Ainsi, le régulateur québécois enregistre des notes moyennes records à la fois de la part des répondants du secteur de l’assurance et de ceux du courtage de plein exercice, et sa deuxième meilleure note moyenne en épargne collective. Finance et Investissement sonde chaque année ceux qui entretiennent une relation avec les régulateurs depuis 2010.

Entre l’édition 2017 du sondage et celle de 2018, la note moyenne des répondants du secteur de l’assurance a connu le plus grand bond, passant de 6,2 à 7,4 points sur 10. Ceux-ci accordent des notes en forte hausse, entre autres sur le plan de la sensibilité de l’AMF aux petites firmes, de l’efficacité de son processus de consultation, de l’efficacité du Tribunal administratif des marchés financiers et de son soutien lorsque l’AMF propose des changements au sein d’une firme.

De 2017 à 2018, la note moyenne des répondants du secteur du courtage de plein exercice est passée de 6,5 à 7,2 points sur 10. Par rapport à l’an dernier, ils accordent des notes plus hautes pratiquement aux mêmes critères que leurs homologues en assurance.

La progression de la note moyenne des personnes interrogées du secteur de l’épargne collective est moins importante que l’an dernier, passant de 7,3 à 7,4 sur 10. Les répondants de ce secteur saluent également la sensibilité de l’AMF à l’égard des petites firmes et son processus de consultation.

Consignes =>
A: Répondez à ces questions sur le texte consacré au sondage de Finance et Investissement sur l'AMF :
(i) Depuis quelle année Finance et Investissement sonde-t-il chaque année ceux qui entretiennent une relation avec les régulateurs ?
(ii) Quelle note moyenne les répondants du secteur du courtage de plein exercice ont-ils accordée en 2018 ?
(iii) Quelle était la note moyenne des répondants du secteur de l'épargne collective avant sa progression ?
B: Poursuivez le texte consacré au sondage de Finance et Investissement sur l'AMF à partir de sa dernière phrase.
Les lignes présentées ensuite n'interviennent pas dans l'exercice.

Extraits de données =>
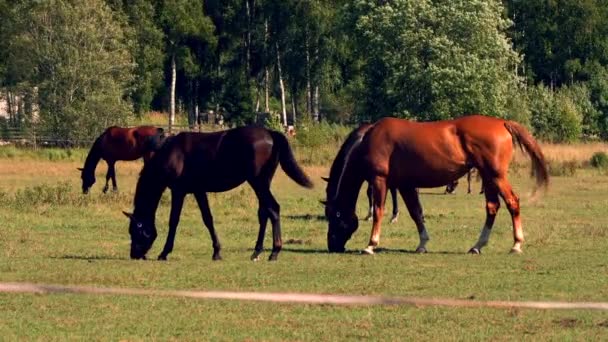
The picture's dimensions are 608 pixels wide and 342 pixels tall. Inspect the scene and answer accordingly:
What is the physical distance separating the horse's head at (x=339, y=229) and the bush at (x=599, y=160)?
103 feet

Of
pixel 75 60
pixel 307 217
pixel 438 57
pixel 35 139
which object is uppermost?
pixel 438 57

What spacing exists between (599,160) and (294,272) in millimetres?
35804

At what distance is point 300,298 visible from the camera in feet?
47.6

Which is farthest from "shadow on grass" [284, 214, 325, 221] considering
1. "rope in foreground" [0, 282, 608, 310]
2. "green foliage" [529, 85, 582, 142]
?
"green foliage" [529, 85, 582, 142]

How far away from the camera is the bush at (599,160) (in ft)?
166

Réponses =>
A:
(i) Depuis 2010.
(ii) 7,2 points sur 10.
(iii) 7,3 sur 10.

B:
Ces dernières années, l’AMF a multiplié les rencontres avec les représentants, les cabinets et les courtiers dans plusieurs régions du Québec, dans la foulée de la consultation sur les réformes ciblées (consultation 33-404) et sur l’option d’abolir les commissions intégrées (81-408). L’industrie a applaudi ces consultations, comme en font foi les commentaires recueillis.

Alors que les avis par rapport aux consultations étaient strictement négatifs en 2016, certains les jugeant alors comme un dialogue de sourds, le portrait est plus nuancé en 2018.

«L’AMF a fait une consultation en tous points impeccable, dit l’avocat Maxime Gauthier, chef de la conformité chez Mérici Services financiers. L’AMF a fait quelque chose d’impressionnant, de substantiel, de respectueux.»

Pourtant, la consultation avait mal démarré : les régulateurs provinciaux avaient alors un biais idéologique et croyaient à tort que des cas à problèmes étaient généralisés, d’après Maxime Gauthier.

L’AMF s’est montrée plus modeste par la suite, poursuit-il : «Ils ont dit : « On comprend qu’on ne vous comprend pas. On n’a pas saisi les subtilités de l’industrie au Québec. » J’ai trouvé cet aveu courageux.» Maxime Gauthier souhaite que ce changement de culture d’ouverture de l’AMF devienne permanent.

«Dans les deux dernières années, on a senti une bien meilleure ouverture de la part de l’AMF [pour les consultations 33-404 et 81-408], dit François Bruneau, vice-président administration, chez Groupe Cloutier Investissements. Ils ont fait le premier pas pour nous parler, pour comprendre notre réalité.»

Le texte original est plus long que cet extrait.